*Problem requirements*. Write the next part of the Liu Sheng footballer profile below, picking up right after its last sentence.

*Page extract*.
Personal information
- Date of birth: 8 September 1989 (age 36)
- Place of birth: Xingning, Guangdong, China
- Height: 1.84 m (6 ft 1⁄2 in)
- Position: Defender

Team information
- Current team: Meizhou Hakka
- Number: 33

Youth career
- Guangdong Youth

Senior career*
- Years: Team / Apps / (Gls)
- 2007–2014: Guangdong Sunray Cave / 86 / (4)
- 2015–2017: Tianjin Quanjian / 52 / (3)
- 2018–2019: Meixian Techand / 28 / (0)
- 2020–2022: Wuhan Three Towns / 8 / (0)
- 2021: Meizhou Hakka (Loan) / 19 / (4)
- 2022–: Meizhou Hakka / 5 / (0)

= Liu Sheng (footballer) =

Chinese footballer

Liu Sheng (刘盛 (劉盛, Liú Shèng); born 8 September 1989 in Xingning) is a Chinese footballer who currently plays as a defender for Meizhou Hakka.

*Data shown*.
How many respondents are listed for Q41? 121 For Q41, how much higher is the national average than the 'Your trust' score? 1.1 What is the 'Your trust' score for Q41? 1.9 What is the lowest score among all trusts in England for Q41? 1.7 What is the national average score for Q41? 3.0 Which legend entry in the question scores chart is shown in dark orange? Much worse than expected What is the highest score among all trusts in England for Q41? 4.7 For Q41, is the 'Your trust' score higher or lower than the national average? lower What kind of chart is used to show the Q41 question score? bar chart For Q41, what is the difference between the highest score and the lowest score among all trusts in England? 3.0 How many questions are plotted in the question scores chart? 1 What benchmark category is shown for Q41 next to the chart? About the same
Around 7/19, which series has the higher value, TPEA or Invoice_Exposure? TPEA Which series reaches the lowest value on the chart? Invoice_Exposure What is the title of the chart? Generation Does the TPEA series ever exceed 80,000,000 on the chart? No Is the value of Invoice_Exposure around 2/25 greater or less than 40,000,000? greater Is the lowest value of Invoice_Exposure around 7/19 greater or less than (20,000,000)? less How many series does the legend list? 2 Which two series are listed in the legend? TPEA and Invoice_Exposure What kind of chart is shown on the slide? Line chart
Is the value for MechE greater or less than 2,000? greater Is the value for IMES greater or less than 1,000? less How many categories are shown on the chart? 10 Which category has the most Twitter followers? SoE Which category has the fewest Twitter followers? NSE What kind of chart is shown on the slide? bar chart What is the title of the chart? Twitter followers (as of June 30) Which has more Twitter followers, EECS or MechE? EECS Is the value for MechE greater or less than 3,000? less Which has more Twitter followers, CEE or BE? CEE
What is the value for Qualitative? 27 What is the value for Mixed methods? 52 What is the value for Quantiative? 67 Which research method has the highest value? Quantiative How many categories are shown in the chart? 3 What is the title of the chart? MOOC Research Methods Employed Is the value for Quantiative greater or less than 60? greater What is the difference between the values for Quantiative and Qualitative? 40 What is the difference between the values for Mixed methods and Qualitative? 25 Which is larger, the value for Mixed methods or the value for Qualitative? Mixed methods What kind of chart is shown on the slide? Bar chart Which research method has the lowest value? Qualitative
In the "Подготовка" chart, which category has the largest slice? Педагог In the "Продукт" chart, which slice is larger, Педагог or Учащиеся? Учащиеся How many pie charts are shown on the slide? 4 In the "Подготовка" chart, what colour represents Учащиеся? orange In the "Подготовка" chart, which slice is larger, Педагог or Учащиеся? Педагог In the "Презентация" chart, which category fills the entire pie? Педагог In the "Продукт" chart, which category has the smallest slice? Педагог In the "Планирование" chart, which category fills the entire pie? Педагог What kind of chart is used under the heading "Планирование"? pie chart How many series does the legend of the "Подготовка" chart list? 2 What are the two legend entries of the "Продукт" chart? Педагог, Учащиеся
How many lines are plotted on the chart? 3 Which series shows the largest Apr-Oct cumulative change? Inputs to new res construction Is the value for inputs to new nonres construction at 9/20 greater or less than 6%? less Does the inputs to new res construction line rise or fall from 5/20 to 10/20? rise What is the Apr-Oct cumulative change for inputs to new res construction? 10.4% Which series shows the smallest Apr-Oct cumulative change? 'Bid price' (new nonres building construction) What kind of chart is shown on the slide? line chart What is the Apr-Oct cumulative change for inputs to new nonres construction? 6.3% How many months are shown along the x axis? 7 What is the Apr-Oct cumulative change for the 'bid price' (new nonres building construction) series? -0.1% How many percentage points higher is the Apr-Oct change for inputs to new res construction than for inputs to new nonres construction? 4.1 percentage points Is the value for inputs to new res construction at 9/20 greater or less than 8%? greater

*Answer space*.
==Club career==
Liu Sheng started his professional career with China League Two side Guangdong Sunray Cave in 2007. He would often been used as a substitute early in career, however he was part of the Guangdong Sunray Cave squad that won promotion to the second tier in 2008. Going on to establish himself as a regular within the team on 1 September 2012, he scored his first senior goal in a 2–2 away draw against Chongqing Lifan.

In February 2015, Liu transferred to China League One side Tianjin Songjiang. He kept his starting position in the team throughout the 2016 season when Quanjian Nature Medicine took over the club. He made 23 league appearances and scored one goal as Tianjin Quanjian won the title and promoted to the Chinese Super League. He made his Super League debut on 4 November 2017 in a 2–1 away win against Guangzhou Evergrande.

On 28 February 2018, Liu transferred to newly promoted China League One side Meixian Techand. In his first season with the club he would aid them in remaining within the league by helping them avoid relegation. At the end of the following campaign the club dissolved after failing to submit a salary and bonus confirmation form.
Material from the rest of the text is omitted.